**EXERCISE**
Please retype the data below line for line and leave out every picture.

EXCERPTED DATA below:

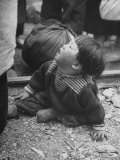 Refugee Child Sitting on Ground Premium Photographic Print by John Florea
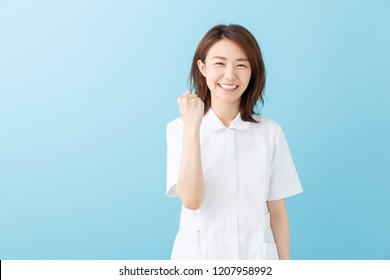 attractive asian nurse of the smile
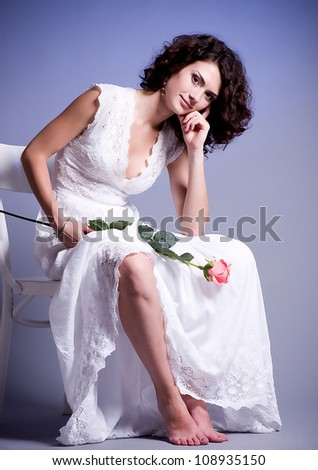 Young woman in white bridal dress with flowers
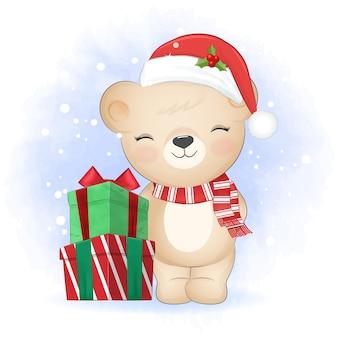 Fofo urso de pelúcia com caixa de presente no inverno e ilustração de natal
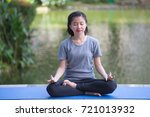 happy young girl doing yoga... | Shutterstock . vector #721013932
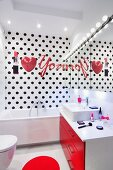 Heart and lipstick motifs on bathroom wall with black polka-dots in modern, white bathroom with red accents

End of EXCERPTED DATA.

**YOUR RESPONSE**
 Refugee Child Sitting on Ground Premium Photographic Print by John Florea
 attractive asian nurse of the smile
 Young woman in white bridal dress with flowers
 Fofo urso de pelúcia com caixa de presente no inverno e ilustração de natal
 happy young girl doing yoga... | Shutterstock . vector #721013932
 Heart and lipstick motifs on bathroom wall with black polka-dots in modern, white bathroom with red accents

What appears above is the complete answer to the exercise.